Expression of GPI-anchored CDR H3 in transduced TZM-bl cells. (A) Schematic diagram of the lentiviral vectors pRRL-CDR H3/hinge/His tag/DAF. CDR H3s were derived from four human monoclonal antibodies, PG16, b12, E51, and AVF. Hinge, a human IgG3 hinge region; His tag, a six-histidine-residue tag; DAF, the C-terminal 34 amino acid residues of decay-accelerating factor; RSV, Roys sarcoma virus; PGK, human phosphoglycerate kinase gene promoter; RRE, Rev-responsive element; cPPT, central polypurine tract and termination sequence. (B) List of CDR H3 peptide sequences of PG16, b12, E51, and AVF. (C) FACS analysis of cell surface expression of CDR H3/hinge/His tag/DAF in mock- and CDR H3(PG16, b12, E51, and AVF)/hinge/His tag/DAF-transduced TZM-bl cells with or without PI-PLC treatment.

Fig. 2.

Localization of GPI-anchored CDR H3 in transduced TZM-bl cells. Shown are data for confocal analysis of mock- or GPI-CDR H3(PG16 and AVF)-transduced TZM-bl cells. Cells were stained with Alexa 555-conjugated cholera toxin B subunit (CtxB), and cells were stained with a mouse anti-His tag antibody followed by Alexa 488-conjugated goat anti-mouse IgG antibody.

Fig. 3.

Effect of GPI-CDR H3(PG16, PG9, b12, E51, and AVF) on infection of HIV-1 viruses and pseudotypes. (A) Effect of GPI-CDR H3s on efficiency of transduction of HIV-1 and 10A1 pseudotypes into GPI-CDR H3-transduced TZM-bl cells. Shown are percentages of reduction of the relative luciferase activities in TZM-bl cells transduced with GPI-CDR H3(AVF, b12, PG16, and E51) compared with mock-transduced parental TZM-bl cells. Green, ≥50% inhibition; yellow, ≥90% inhibition; red, ≥99% inhibition. The percentage of inhibition was based on the following calculation: (RLA in virus alone in a given transduced cell − RLA in no virus in the same transduced cell)/(RLA in virus alone in the parental cell − RLA in no virus in the parental cell). (B) Effect of GPI-CDR H3s on wild-type HIV-1 and SIVMne027 infection in GPI-CDR H3-transduced TZM-bl cells. w/o, parental TZM-bl cells. (C) FACS analysis of cell surface expression of CDR H3/hinge/His tag/DAF in CDR H3(PG16, PG9, E51, and AVF)/hinge/His tag/DAF-transduced TZM-bl cells. (D) Percentage of the reduction of relative luciferase activity in TZM-bl cells transduced with GPI-CDR H3(AVF, PG9, PG16, and E51) compared with mock-transduced parental TZM-bl cells.
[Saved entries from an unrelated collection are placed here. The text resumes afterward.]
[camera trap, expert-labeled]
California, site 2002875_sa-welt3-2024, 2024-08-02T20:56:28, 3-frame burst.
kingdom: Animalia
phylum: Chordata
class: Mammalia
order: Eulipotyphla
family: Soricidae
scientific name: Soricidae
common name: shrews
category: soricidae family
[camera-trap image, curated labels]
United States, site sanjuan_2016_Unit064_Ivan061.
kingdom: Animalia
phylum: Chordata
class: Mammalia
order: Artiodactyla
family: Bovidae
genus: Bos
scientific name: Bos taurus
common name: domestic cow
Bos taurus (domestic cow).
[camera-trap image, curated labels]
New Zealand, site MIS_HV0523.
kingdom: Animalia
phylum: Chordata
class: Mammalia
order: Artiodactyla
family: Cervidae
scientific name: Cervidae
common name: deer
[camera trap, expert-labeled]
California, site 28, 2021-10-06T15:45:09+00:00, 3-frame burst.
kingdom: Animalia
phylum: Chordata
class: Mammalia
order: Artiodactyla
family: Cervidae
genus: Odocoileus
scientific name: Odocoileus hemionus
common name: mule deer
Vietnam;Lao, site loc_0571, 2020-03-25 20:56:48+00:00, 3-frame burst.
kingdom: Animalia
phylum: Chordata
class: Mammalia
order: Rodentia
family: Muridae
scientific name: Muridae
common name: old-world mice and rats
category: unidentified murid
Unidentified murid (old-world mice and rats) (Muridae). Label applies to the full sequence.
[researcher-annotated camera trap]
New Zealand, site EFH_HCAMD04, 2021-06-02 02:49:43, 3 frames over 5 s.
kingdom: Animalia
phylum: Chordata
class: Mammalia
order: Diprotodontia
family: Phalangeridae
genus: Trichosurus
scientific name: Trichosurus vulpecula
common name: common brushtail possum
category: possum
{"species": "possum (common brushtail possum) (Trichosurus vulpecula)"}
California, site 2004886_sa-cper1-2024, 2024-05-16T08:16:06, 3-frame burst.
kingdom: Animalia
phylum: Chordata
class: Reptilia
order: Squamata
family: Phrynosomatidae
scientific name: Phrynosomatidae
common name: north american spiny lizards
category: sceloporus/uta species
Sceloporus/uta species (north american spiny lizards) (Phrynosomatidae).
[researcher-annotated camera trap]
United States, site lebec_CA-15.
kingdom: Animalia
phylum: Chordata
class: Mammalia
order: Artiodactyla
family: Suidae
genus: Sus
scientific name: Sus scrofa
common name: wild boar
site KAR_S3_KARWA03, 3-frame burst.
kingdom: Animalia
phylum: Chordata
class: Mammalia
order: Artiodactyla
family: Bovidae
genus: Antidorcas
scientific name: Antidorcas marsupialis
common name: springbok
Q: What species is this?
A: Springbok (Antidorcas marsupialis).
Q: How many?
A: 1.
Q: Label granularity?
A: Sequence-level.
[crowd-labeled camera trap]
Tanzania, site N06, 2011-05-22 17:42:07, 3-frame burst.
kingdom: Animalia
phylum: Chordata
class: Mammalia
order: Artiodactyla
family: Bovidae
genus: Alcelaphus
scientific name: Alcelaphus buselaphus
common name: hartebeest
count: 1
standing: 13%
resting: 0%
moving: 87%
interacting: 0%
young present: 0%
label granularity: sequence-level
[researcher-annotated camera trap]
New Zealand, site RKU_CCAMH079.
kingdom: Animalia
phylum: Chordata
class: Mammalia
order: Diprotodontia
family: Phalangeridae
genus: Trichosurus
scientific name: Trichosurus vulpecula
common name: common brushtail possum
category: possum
Yellow, ≥90% inhibition; red, ≥99% inhibition.

Fig. 4.

Relative susceptibilities to 10A1 and HIV-1 pseudotypes and replication-competent HIV-1 of TZM-bl cells transduced with GPI-CDR H3(PG16) and with GPI-CDR H3 mutants (G7, D100HI, and Y100HF). (A) Amino acid sequence comparison of wild-type CDR H3(PG16) and its mutants. (B) FACS analysis of cell surface expression of TZM-bl cells transduced with GPI-CDR H3(PG16) and with GPI-CDR H3 mutants (G7, D100HI, and Y100HF). (C) Relative susceptibility to pseudotypes and replication-competent HIV-1 of TZM-bl cells transduced with GPI-CDR H3 mutants (G7, D100HI, and Y100HF) compared to cells transduced with GPI-CDR H3(PG16).

Fig. 5.

Effect of GPI-CDR H3(PG16) on anti-HIV-1 activity of transduced human CD4⁺ T cells. (A) GPI-CDR H3(PG16) confers resistance to HIV-1 Bru-3 in human CD4⁺ T cells. (B) GPI-CDR H3(PG16) confers resistance to HIV-1 Bru-Yu2 in human CD4⁺ T cells.

Fig. 6.

EGFP expression in parental CEMss-CCR5 cells and CEMss-CCR5 cells expressing GPI-CDR H3(PG16 and AVF) transduced with a VSV-G-pseudotyped HIV-1 vector. (A) Percent EGFP-positive cells; (B) MFI (mean fluorescence intensity).